A research has made about an undiscovered planet in our solar system, and the results came with four possibilities. Zooniverse citizen science project consist of this Planet Nine hunt program, it’s been conducted in real time with live broadcast of BBC. The project was hosted at the Siding Spring Observatory at Australian National University (ANU).
It was a big research in terms of the numbers of people, about 60,000 people from all over the world participated in the search, which turned up to classify more than four million other objects including four possible candidates for Planet Nine.
It was a big research in terms of the numbers of people, about 60,000 people from all over the world participated in the search, which turned up to classify more than four million other objects including four possible candidates for Planet Nine.
Participants worked using data from Siding Spring's SkyMapper telescope. Brad Tucker had has the leading role, by ANU Researcher, and team agreed with one of the four possibilities regardless of whether. The scientific value of the project was certainly verified.
Other researchers agree with the ANU team's sentiment: astronomer Mike Brown of Caltech tweeted hissupport for the project.
Last year, Brown and his colleague Konstantin Batygin made a discovery regarding this project and discovered that the orbits of a few different objects in the Kuiper Belt were being prejudiced by a massive body. This is the possibility of the existence of a huge Neptune size planet in our solar system far beyond Pluto.
It is a big challenge for astronomers and scientists to prove this possibility in real, with the help of the evidences they have observed.
For one, it is probably 1,000 times fainter than Pluto. The task for researchers, then, is to sift through old data and make new observations.

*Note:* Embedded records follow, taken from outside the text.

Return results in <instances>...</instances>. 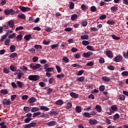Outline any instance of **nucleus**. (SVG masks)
<instances>
[{
    "label": "nucleus",
    "mask_w": 128,
    "mask_h": 128,
    "mask_svg": "<svg viewBox=\"0 0 128 128\" xmlns=\"http://www.w3.org/2000/svg\"><path fill=\"white\" fill-rule=\"evenodd\" d=\"M4 14L6 16H9L11 14V16H14L16 14V11L12 9H5L4 10Z\"/></svg>",
    "instance_id": "1"
},
{
    "label": "nucleus",
    "mask_w": 128,
    "mask_h": 128,
    "mask_svg": "<svg viewBox=\"0 0 128 128\" xmlns=\"http://www.w3.org/2000/svg\"><path fill=\"white\" fill-rule=\"evenodd\" d=\"M28 78L30 80L36 82L40 80V76L38 75H30L28 76Z\"/></svg>",
    "instance_id": "2"
},
{
    "label": "nucleus",
    "mask_w": 128,
    "mask_h": 128,
    "mask_svg": "<svg viewBox=\"0 0 128 128\" xmlns=\"http://www.w3.org/2000/svg\"><path fill=\"white\" fill-rule=\"evenodd\" d=\"M14 76H18V78L20 80L22 76L24 75V73L20 70H17L16 72L14 73Z\"/></svg>",
    "instance_id": "3"
},
{
    "label": "nucleus",
    "mask_w": 128,
    "mask_h": 128,
    "mask_svg": "<svg viewBox=\"0 0 128 128\" xmlns=\"http://www.w3.org/2000/svg\"><path fill=\"white\" fill-rule=\"evenodd\" d=\"M20 8L22 12H28V10H30V8L28 7H24V6H20Z\"/></svg>",
    "instance_id": "4"
},
{
    "label": "nucleus",
    "mask_w": 128,
    "mask_h": 128,
    "mask_svg": "<svg viewBox=\"0 0 128 128\" xmlns=\"http://www.w3.org/2000/svg\"><path fill=\"white\" fill-rule=\"evenodd\" d=\"M2 104H3L6 105V106H10V104H12V102H10V100H8L6 98H4L2 100Z\"/></svg>",
    "instance_id": "5"
},
{
    "label": "nucleus",
    "mask_w": 128,
    "mask_h": 128,
    "mask_svg": "<svg viewBox=\"0 0 128 128\" xmlns=\"http://www.w3.org/2000/svg\"><path fill=\"white\" fill-rule=\"evenodd\" d=\"M92 52L89 51L83 53V56L84 58H90V56H92Z\"/></svg>",
    "instance_id": "6"
},
{
    "label": "nucleus",
    "mask_w": 128,
    "mask_h": 128,
    "mask_svg": "<svg viewBox=\"0 0 128 128\" xmlns=\"http://www.w3.org/2000/svg\"><path fill=\"white\" fill-rule=\"evenodd\" d=\"M122 60V56H117L115 57L114 62H119Z\"/></svg>",
    "instance_id": "7"
},
{
    "label": "nucleus",
    "mask_w": 128,
    "mask_h": 128,
    "mask_svg": "<svg viewBox=\"0 0 128 128\" xmlns=\"http://www.w3.org/2000/svg\"><path fill=\"white\" fill-rule=\"evenodd\" d=\"M8 26L10 28H14V20H10L7 22Z\"/></svg>",
    "instance_id": "8"
},
{
    "label": "nucleus",
    "mask_w": 128,
    "mask_h": 128,
    "mask_svg": "<svg viewBox=\"0 0 128 128\" xmlns=\"http://www.w3.org/2000/svg\"><path fill=\"white\" fill-rule=\"evenodd\" d=\"M106 56H107L108 58H114V55L112 54V52L110 50L106 51Z\"/></svg>",
    "instance_id": "9"
},
{
    "label": "nucleus",
    "mask_w": 128,
    "mask_h": 128,
    "mask_svg": "<svg viewBox=\"0 0 128 128\" xmlns=\"http://www.w3.org/2000/svg\"><path fill=\"white\" fill-rule=\"evenodd\" d=\"M89 124L92 126H94V124H98V121L96 120L90 119Z\"/></svg>",
    "instance_id": "10"
},
{
    "label": "nucleus",
    "mask_w": 128,
    "mask_h": 128,
    "mask_svg": "<svg viewBox=\"0 0 128 128\" xmlns=\"http://www.w3.org/2000/svg\"><path fill=\"white\" fill-rule=\"evenodd\" d=\"M36 102V98L34 97H32L28 100V102L30 104H32Z\"/></svg>",
    "instance_id": "11"
},
{
    "label": "nucleus",
    "mask_w": 128,
    "mask_h": 128,
    "mask_svg": "<svg viewBox=\"0 0 128 128\" xmlns=\"http://www.w3.org/2000/svg\"><path fill=\"white\" fill-rule=\"evenodd\" d=\"M102 80L103 82H110V77H108L106 76H104L102 78Z\"/></svg>",
    "instance_id": "12"
},
{
    "label": "nucleus",
    "mask_w": 128,
    "mask_h": 128,
    "mask_svg": "<svg viewBox=\"0 0 128 128\" xmlns=\"http://www.w3.org/2000/svg\"><path fill=\"white\" fill-rule=\"evenodd\" d=\"M64 104V100H59L55 102V104L56 106H62Z\"/></svg>",
    "instance_id": "13"
},
{
    "label": "nucleus",
    "mask_w": 128,
    "mask_h": 128,
    "mask_svg": "<svg viewBox=\"0 0 128 128\" xmlns=\"http://www.w3.org/2000/svg\"><path fill=\"white\" fill-rule=\"evenodd\" d=\"M70 96L73 98H78V94L74 92L70 93Z\"/></svg>",
    "instance_id": "14"
},
{
    "label": "nucleus",
    "mask_w": 128,
    "mask_h": 128,
    "mask_svg": "<svg viewBox=\"0 0 128 128\" xmlns=\"http://www.w3.org/2000/svg\"><path fill=\"white\" fill-rule=\"evenodd\" d=\"M40 110H45V112H48V110H50V108L46 106H40Z\"/></svg>",
    "instance_id": "15"
},
{
    "label": "nucleus",
    "mask_w": 128,
    "mask_h": 128,
    "mask_svg": "<svg viewBox=\"0 0 128 128\" xmlns=\"http://www.w3.org/2000/svg\"><path fill=\"white\" fill-rule=\"evenodd\" d=\"M56 121H51L48 122L47 124L48 126H56Z\"/></svg>",
    "instance_id": "16"
},
{
    "label": "nucleus",
    "mask_w": 128,
    "mask_h": 128,
    "mask_svg": "<svg viewBox=\"0 0 128 128\" xmlns=\"http://www.w3.org/2000/svg\"><path fill=\"white\" fill-rule=\"evenodd\" d=\"M24 40H26L27 42H28L30 38H32V34H29L28 35H26L24 37Z\"/></svg>",
    "instance_id": "17"
},
{
    "label": "nucleus",
    "mask_w": 128,
    "mask_h": 128,
    "mask_svg": "<svg viewBox=\"0 0 128 128\" xmlns=\"http://www.w3.org/2000/svg\"><path fill=\"white\" fill-rule=\"evenodd\" d=\"M38 110H40V108L38 107H32L31 109L32 112H38Z\"/></svg>",
    "instance_id": "18"
},
{
    "label": "nucleus",
    "mask_w": 128,
    "mask_h": 128,
    "mask_svg": "<svg viewBox=\"0 0 128 128\" xmlns=\"http://www.w3.org/2000/svg\"><path fill=\"white\" fill-rule=\"evenodd\" d=\"M8 32H7L6 34L3 35L2 36L1 39H0V42H4V40H6V38H8Z\"/></svg>",
    "instance_id": "19"
},
{
    "label": "nucleus",
    "mask_w": 128,
    "mask_h": 128,
    "mask_svg": "<svg viewBox=\"0 0 128 128\" xmlns=\"http://www.w3.org/2000/svg\"><path fill=\"white\" fill-rule=\"evenodd\" d=\"M17 84L20 88H22V86H24V82H20V81L17 82Z\"/></svg>",
    "instance_id": "20"
},
{
    "label": "nucleus",
    "mask_w": 128,
    "mask_h": 128,
    "mask_svg": "<svg viewBox=\"0 0 128 128\" xmlns=\"http://www.w3.org/2000/svg\"><path fill=\"white\" fill-rule=\"evenodd\" d=\"M62 60H63L64 62L68 64V62H70V59H68L66 56H64L62 58Z\"/></svg>",
    "instance_id": "21"
},
{
    "label": "nucleus",
    "mask_w": 128,
    "mask_h": 128,
    "mask_svg": "<svg viewBox=\"0 0 128 128\" xmlns=\"http://www.w3.org/2000/svg\"><path fill=\"white\" fill-rule=\"evenodd\" d=\"M76 80L77 82H84V77L81 76V77L77 78Z\"/></svg>",
    "instance_id": "22"
},
{
    "label": "nucleus",
    "mask_w": 128,
    "mask_h": 128,
    "mask_svg": "<svg viewBox=\"0 0 128 128\" xmlns=\"http://www.w3.org/2000/svg\"><path fill=\"white\" fill-rule=\"evenodd\" d=\"M42 118H50V116L48 114H42L40 116Z\"/></svg>",
    "instance_id": "23"
},
{
    "label": "nucleus",
    "mask_w": 128,
    "mask_h": 128,
    "mask_svg": "<svg viewBox=\"0 0 128 128\" xmlns=\"http://www.w3.org/2000/svg\"><path fill=\"white\" fill-rule=\"evenodd\" d=\"M111 110H112L113 112H118V106L116 105H112L111 106Z\"/></svg>",
    "instance_id": "24"
},
{
    "label": "nucleus",
    "mask_w": 128,
    "mask_h": 128,
    "mask_svg": "<svg viewBox=\"0 0 128 128\" xmlns=\"http://www.w3.org/2000/svg\"><path fill=\"white\" fill-rule=\"evenodd\" d=\"M96 108L98 112H102V107H100V106L99 105H96Z\"/></svg>",
    "instance_id": "25"
},
{
    "label": "nucleus",
    "mask_w": 128,
    "mask_h": 128,
    "mask_svg": "<svg viewBox=\"0 0 128 128\" xmlns=\"http://www.w3.org/2000/svg\"><path fill=\"white\" fill-rule=\"evenodd\" d=\"M76 110L78 114H80V112H82V108L80 106H76Z\"/></svg>",
    "instance_id": "26"
},
{
    "label": "nucleus",
    "mask_w": 128,
    "mask_h": 128,
    "mask_svg": "<svg viewBox=\"0 0 128 128\" xmlns=\"http://www.w3.org/2000/svg\"><path fill=\"white\" fill-rule=\"evenodd\" d=\"M94 64V61H91L86 63V66H92Z\"/></svg>",
    "instance_id": "27"
},
{
    "label": "nucleus",
    "mask_w": 128,
    "mask_h": 128,
    "mask_svg": "<svg viewBox=\"0 0 128 128\" xmlns=\"http://www.w3.org/2000/svg\"><path fill=\"white\" fill-rule=\"evenodd\" d=\"M40 114H42L40 112H34L32 116L33 118H36V116H40Z\"/></svg>",
    "instance_id": "28"
},
{
    "label": "nucleus",
    "mask_w": 128,
    "mask_h": 128,
    "mask_svg": "<svg viewBox=\"0 0 128 128\" xmlns=\"http://www.w3.org/2000/svg\"><path fill=\"white\" fill-rule=\"evenodd\" d=\"M18 18H22V20H26V15L24 14H19L18 16Z\"/></svg>",
    "instance_id": "29"
},
{
    "label": "nucleus",
    "mask_w": 128,
    "mask_h": 128,
    "mask_svg": "<svg viewBox=\"0 0 128 128\" xmlns=\"http://www.w3.org/2000/svg\"><path fill=\"white\" fill-rule=\"evenodd\" d=\"M17 42H20L22 40V35L20 34L17 36L16 37Z\"/></svg>",
    "instance_id": "30"
},
{
    "label": "nucleus",
    "mask_w": 128,
    "mask_h": 128,
    "mask_svg": "<svg viewBox=\"0 0 128 128\" xmlns=\"http://www.w3.org/2000/svg\"><path fill=\"white\" fill-rule=\"evenodd\" d=\"M0 92L2 94H8V91L7 90H2Z\"/></svg>",
    "instance_id": "31"
},
{
    "label": "nucleus",
    "mask_w": 128,
    "mask_h": 128,
    "mask_svg": "<svg viewBox=\"0 0 128 128\" xmlns=\"http://www.w3.org/2000/svg\"><path fill=\"white\" fill-rule=\"evenodd\" d=\"M86 48L87 50H90L91 52H94V47H92V46H86Z\"/></svg>",
    "instance_id": "32"
},
{
    "label": "nucleus",
    "mask_w": 128,
    "mask_h": 128,
    "mask_svg": "<svg viewBox=\"0 0 128 128\" xmlns=\"http://www.w3.org/2000/svg\"><path fill=\"white\" fill-rule=\"evenodd\" d=\"M10 50L11 52H14L16 50V46L14 45H12L10 46Z\"/></svg>",
    "instance_id": "33"
},
{
    "label": "nucleus",
    "mask_w": 128,
    "mask_h": 128,
    "mask_svg": "<svg viewBox=\"0 0 128 128\" xmlns=\"http://www.w3.org/2000/svg\"><path fill=\"white\" fill-rule=\"evenodd\" d=\"M72 103L68 102L66 104V110H70V108H72Z\"/></svg>",
    "instance_id": "34"
},
{
    "label": "nucleus",
    "mask_w": 128,
    "mask_h": 128,
    "mask_svg": "<svg viewBox=\"0 0 128 128\" xmlns=\"http://www.w3.org/2000/svg\"><path fill=\"white\" fill-rule=\"evenodd\" d=\"M34 48H36V50H42V47L41 45L36 44L34 46Z\"/></svg>",
    "instance_id": "35"
},
{
    "label": "nucleus",
    "mask_w": 128,
    "mask_h": 128,
    "mask_svg": "<svg viewBox=\"0 0 128 128\" xmlns=\"http://www.w3.org/2000/svg\"><path fill=\"white\" fill-rule=\"evenodd\" d=\"M82 44L83 46H88V44H90V42L87 40H83L82 42Z\"/></svg>",
    "instance_id": "36"
},
{
    "label": "nucleus",
    "mask_w": 128,
    "mask_h": 128,
    "mask_svg": "<svg viewBox=\"0 0 128 128\" xmlns=\"http://www.w3.org/2000/svg\"><path fill=\"white\" fill-rule=\"evenodd\" d=\"M18 56V54L14 52L10 54V58H16Z\"/></svg>",
    "instance_id": "37"
},
{
    "label": "nucleus",
    "mask_w": 128,
    "mask_h": 128,
    "mask_svg": "<svg viewBox=\"0 0 128 128\" xmlns=\"http://www.w3.org/2000/svg\"><path fill=\"white\" fill-rule=\"evenodd\" d=\"M106 24H114L116 22L114 20H108L107 21Z\"/></svg>",
    "instance_id": "38"
},
{
    "label": "nucleus",
    "mask_w": 128,
    "mask_h": 128,
    "mask_svg": "<svg viewBox=\"0 0 128 128\" xmlns=\"http://www.w3.org/2000/svg\"><path fill=\"white\" fill-rule=\"evenodd\" d=\"M81 40H88V36L83 35L80 36Z\"/></svg>",
    "instance_id": "39"
},
{
    "label": "nucleus",
    "mask_w": 128,
    "mask_h": 128,
    "mask_svg": "<svg viewBox=\"0 0 128 128\" xmlns=\"http://www.w3.org/2000/svg\"><path fill=\"white\" fill-rule=\"evenodd\" d=\"M78 18V14H74L71 16V20H74L76 18Z\"/></svg>",
    "instance_id": "40"
},
{
    "label": "nucleus",
    "mask_w": 128,
    "mask_h": 128,
    "mask_svg": "<svg viewBox=\"0 0 128 128\" xmlns=\"http://www.w3.org/2000/svg\"><path fill=\"white\" fill-rule=\"evenodd\" d=\"M112 38H113V40H120V38L116 36L114 34L112 35Z\"/></svg>",
    "instance_id": "41"
},
{
    "label": "nucleus",
    "mask_w": 128,
    "mask_h": 128,
    "mask_svg": "<svg viewBox=\"0 0 128 128\" xmlns=\"http://www.w3.org/2000/svg\"><path fill=\"white\" fill-rule=\"evenodd\" d=\"M52 90H53L52 88H48L46 90L47 94H52Z\"/></svg>",
    "instance_id": "42"
},
{
    "label": "nucleus",
    "mask_w": 128,
    "mask_h": 128,
    "mask_svg": "<svg viewBox=\"0 0 128 128\" xmlns=\"http://www.w3.org/2000/svg\"><path fill=\"white\" fill-rule=\"evenodd\" d=\"M110 10L112 12H114L116 10H118V7L114 6L110 8Z\"/></svg>",
    "instance_id": "43"
},
{
    "label": "nucleus",
    "mask_w": 128,
    "mask_h": 128,
    "mask_svg": "<svg viewBox=\"0 0 128 128\" xmlns=\"http://www.w3.org/2000/svg\"><path fill=\"white\" fill-rule=\"evenodd\" d=\"M118 98H120V100H126V96L124 95H120Z\"/></svg>",
    "instance_id": "44"
},
{
    "label": "nucleus",
    "mask_w": 128,
    "mask_h": 128,
    "mask_svg": "<svg viewBox=\"0 0 128 128\" xmlns=\"http://www.w3.org/2000/svg\"><path fill=\"white\" fill-rule=\"evenodd\" d=\"M83 116H85L86 118H90L91 116H90V113L88 112H84L83 114Z\"/></svg>",
    "instance_id": "45"
},
{
    "label": "nucleus",
    "mask_w": 128,
    "mask_h": 128,
    "mask_svg": "<svg viewBox=\"0 0 128 128\" xmlns=\"http://www.w3.org/2000/svg\"><path fill=\"white\" fill-rule=\"evenodd\" d=\"M90 10L92 12H94L96 11V6H91Z\"/></svg>",
    "instance_id": "46"
},
{
    "label": "nucleus",
    "mask_w": 128,
    "mask_h": 128,
    "mask_svg": "<svg viewBox=\"0 0 128 128\" xmlns=\"http://www.w3.org/2000/svg\"><path fill=\"white\" fill-rule=\"evenodd\" d=\"M118 118H120V114H116L114 116V120H116Z\"/></svg>",
    "instance_id": "47"
},
{
    "label": "nucleus",
    "mask_w": 128,
    "mask_h": 128,
    "mask_svg": "<svg viewBox=\"0 0 128 128\" xmlns=\"http://www.w3.org/2000/svg\"><path fill=\"white\" fill-rule=\"evenodd\" d=\"M30 120H32V118H27L24 120V122H26V124H28V123L30 122Z\"/></svg>",
    "instance_id": "48"
},
{
    "label": "nucleus",
    "mask_w": 128,
    "mask_h": 128,
    "mask_svg": "<svg viewBox=\"0 0 128 128\" xmlns=\"http://www.w3.org/2000/svg\"><path fill=\"white\" fill-rule=\"evenodd\" d=\"M29 126L30 128H34L36 126V123L33 122L32 123L29 124Z\"/></svg>",
    "instance_id": "49"
},
{
    "label": "nucleus",
    "mask_w": 128,
    "mask_h": 128,
    "mask_svg": "<svg viewBox=\"0 0 128 128\" xmlns=\"http://www.w3.org/2000/svg\"><path fill=\"white\" fill-rule=\"evenodd\" d=\"M56 78H64V74H58L56 76Z\"/></svg>",
    "instance_id": "50"
},
{
    "label": "nucleus",
    "mask_w": 128,
    "mask_h": 128,
    "mask_svg": "<svg viewBox=\"0 0 128 128\" xmlns=\"http://www.w3.org/2000/svg\"><path fill=\"white\" fill-rule=\"evenodd\" d=\"M30 110V108L28 107L25 106L24 108V110L25 112H29Z\"/></svg>",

That's where the crowdsourced project came in.
Tucker said: "With the help of tens of thousands of dedicated volunteers sifting through hundreds of thousands of images taken by SkyMapper, we have achieved four years of scientific analysis in under three days. One of those volunteers, Toby Roberts, has made 12,000 classifications."
The ANU team will continue their search and try to confirm whether or not one of the space objects is, in fact, Planet Nine.
This experience is a proof of team work of people who are passionate about science.
Deep learning and the James Webb Space Telescope are the tools that could one day make this kind of research happen quickly and easily.